The finding? Users who receive clear capability disclosure upfront show 23% higher trust in AI systems and report significantly less frustration when the AI encounters its limitations.
Interface designers communicate AI capabilities immediately. Before the first interaction. Through clear, structured disclosure. With honest acknowledgment of limitations.
The principle: Be upfront. Be specific. Be honest about what AI can and cannot do.
Capability disclosure has become essential as AI systems handle increasingly complex tasks. Research demonstrates that upfront communication of AI abilities directly impacts user satisfaction and appropriate use.
Amershi et al. (2019) conducted extensive research across Microsoft products, analyzing thousands of AI interactions. Their Guidelines for Human-AI Interaction identified "Make clear what the system can do" as the first and foundational guideline. Studies showed that users who understood AI capabilities before interaction had 23% higher trust ratings and were more forgiving when the AI made errors.
Kocielnik et al. (2019) investigated expectation setting in AI assistants. In a study with 300 participants, those who received detailed capability disclosure before using an AI scheduling assistant reported 35% higher satisfaction compared to those who discovered capabilities through trial and error. The disclosure group also had 28% fewer failed interactions.
Yang et al. (2020) examined how capability framing affects user behavior. When AI limitations were disclosed alongside capabilities, users made 40% fewer requests outside the AI's scope, reducing frustration and improving overall experience quality.
Bansal et al. (2021) demonstrated that capability disclosure affects trust calibration. Users who knew AI limitations upfront showed more appropriate reliance patterns—neither over-trusting nor under-trusting the system—leading to better human-AI team performance.
For Users: Understanding AI capabilities enables informed decisions about when and how to use AI assistance. Users can set realistic expectations and avoid frustration from attempting unsupported tasks. Clear disclosure empowers users to leverage AI effectively within its actual scope.
For Designers: Designing capability disclosure creates opportunities for user education and trust-building. Thoughtful disclosure patterns reduce the need for error handling and recovery flows. Honest communication establishes a foundation of trust that benefits the entire product experience.
For Product Managers: Clear capability disclosure reduces support burden from confused users attempting unsupported tasks.
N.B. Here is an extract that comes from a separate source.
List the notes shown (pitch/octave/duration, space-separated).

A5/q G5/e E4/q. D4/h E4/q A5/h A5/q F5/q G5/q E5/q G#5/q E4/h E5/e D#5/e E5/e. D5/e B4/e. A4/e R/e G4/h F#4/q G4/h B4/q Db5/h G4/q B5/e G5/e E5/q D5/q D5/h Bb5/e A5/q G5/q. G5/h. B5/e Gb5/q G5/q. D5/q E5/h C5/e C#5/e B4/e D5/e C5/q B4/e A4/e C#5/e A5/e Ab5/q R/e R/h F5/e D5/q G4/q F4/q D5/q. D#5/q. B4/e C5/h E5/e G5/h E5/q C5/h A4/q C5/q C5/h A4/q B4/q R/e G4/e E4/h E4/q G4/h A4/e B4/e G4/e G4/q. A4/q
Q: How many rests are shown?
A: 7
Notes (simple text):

Setting accurate expectations upfront increases user satisfaction and reduces churn from disappointment. Products with honest capability framing build stronger long-term user relationships.
For Developers: Well-defined capability boundaries simplify both development and testing. Clear scope communication enables better API design and error messaging. Capability disclosure requirements drive thoughtful feature scoping from the start.
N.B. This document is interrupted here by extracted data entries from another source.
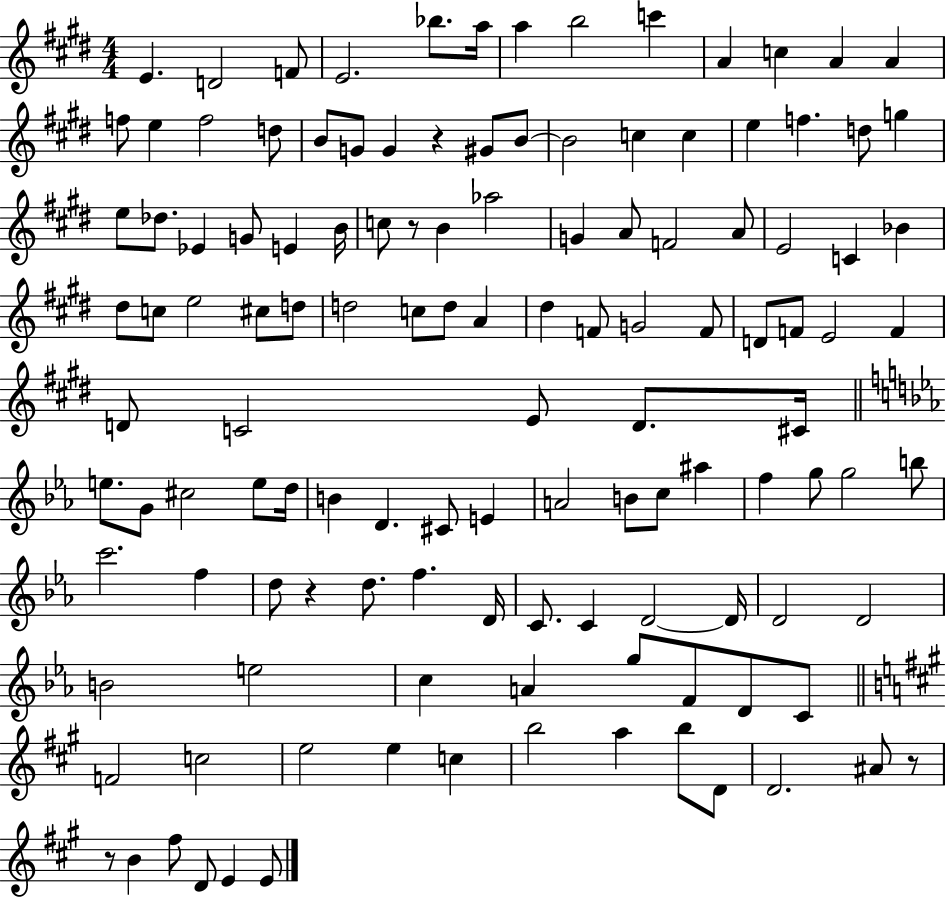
{
  \clef treble
  \numericTimeSignature
  \time 4/4
  \key e \major
  e'4. d'2 f'8 | e'2. bes''8. a''16 | a''4 b''2 c'''4 | a'4 c''4 a'4 a'4 | \break f''8 e''4 f''2 d''8 | b'8 g'8 g'4 r4 gis'8 b'8~~ | b'2 c''4 c''4 | e''4 f''4. d''8 g''4 | \break e''8 des''8. ees'4 g'8 e'4 b'16 | c''8 r8 b'4 aes''2 | g'4 a'8 f'2 a'8 | e'2 c'4 bes'4 | \break dis''8 c''8 e''2 cis''8 d''8 | d''2 c''8 d''8 a'4 | dis''4 f'8 g'2 f'8 | d'8 f'8 e'2 f'4 | \break d'8 c'2 e'8 d'8. cis'16 | \bar "||" \break \key ees \major e''8. g'8 cis''2 e''8 d''16 | b'4 d'4. cis'8 e'4 | a'2 b'8 c''8 ais''4 | f''4 g''8 g''2 b''8 | \break c'''2. f''4 | d''8 r4 d''8. f''4. d'16 | c'8. c'4 d'2~~ d'16 | d'2 d'2 | \break b'2 e''2 | c''4 a'4 g''8 f'8 d'8 c'8 | \bar "||" \break \key a \major f'2 c''2 | e''2 e''4 c''4 | b''2 a''4 b''8 d'8 | d'2. ais'8 r8 | \break r8 b'4 fis''8 d'8 e'4 e'8 | \bar "|."
}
Onboarding capability cards present structured information about what the AI can and cannot do during first-time user experiences. ChatGPT's initial screen shows "ChatGPT can make mistakes. Check important info." alongside examples of supported tasks. The disclosure appears before any interaction occurs, setting expectations from the start.
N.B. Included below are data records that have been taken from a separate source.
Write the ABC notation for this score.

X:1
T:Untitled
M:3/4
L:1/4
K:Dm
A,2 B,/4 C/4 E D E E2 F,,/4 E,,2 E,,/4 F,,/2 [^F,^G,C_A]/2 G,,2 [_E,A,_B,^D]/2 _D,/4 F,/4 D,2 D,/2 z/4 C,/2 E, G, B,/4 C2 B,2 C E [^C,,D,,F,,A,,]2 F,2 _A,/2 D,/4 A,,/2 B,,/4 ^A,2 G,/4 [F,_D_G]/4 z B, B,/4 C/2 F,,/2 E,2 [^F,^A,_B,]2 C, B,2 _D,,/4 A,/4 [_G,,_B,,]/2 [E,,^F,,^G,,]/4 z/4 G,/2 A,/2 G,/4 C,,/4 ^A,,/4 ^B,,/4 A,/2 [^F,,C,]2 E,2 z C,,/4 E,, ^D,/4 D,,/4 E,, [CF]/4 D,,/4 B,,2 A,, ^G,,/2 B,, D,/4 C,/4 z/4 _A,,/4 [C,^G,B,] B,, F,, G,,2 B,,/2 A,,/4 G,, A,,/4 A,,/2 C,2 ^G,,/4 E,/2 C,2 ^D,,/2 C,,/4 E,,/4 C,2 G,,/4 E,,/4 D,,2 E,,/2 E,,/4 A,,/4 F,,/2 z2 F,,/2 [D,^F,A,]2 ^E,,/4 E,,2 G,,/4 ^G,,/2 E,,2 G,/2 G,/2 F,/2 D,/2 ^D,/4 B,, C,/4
Inline capability hints surface contextually relevant capability information during use. GitHub Copilot shows "Copilot can help with: code completion, documentation, tests" when the extension activates. Hints appear at moments of potential confusion or new feature discovery.
Capability documentation provides detailed reference material accessible from any AI touchpoint. Microsoft Copilot's "What can Copilot do?" link leads to comprehensive documentation organized by task type. Documentation is searchable and includes examples for each capability.
Scope indicators communicate boundaries when users approach AI limitations. Google Assistant displays "I can help with these topics" suggestions when it doesn't understand a query. Indicators redirect users toward supported capabilities rather than simply failing.
Progressive capability reveal introduces AI features gradually as users demonstrate readiness. Grammarly unlocks advanced AI suggestions as users engage with basic features. Reveal is tied to user behavior, not arbitrary timing.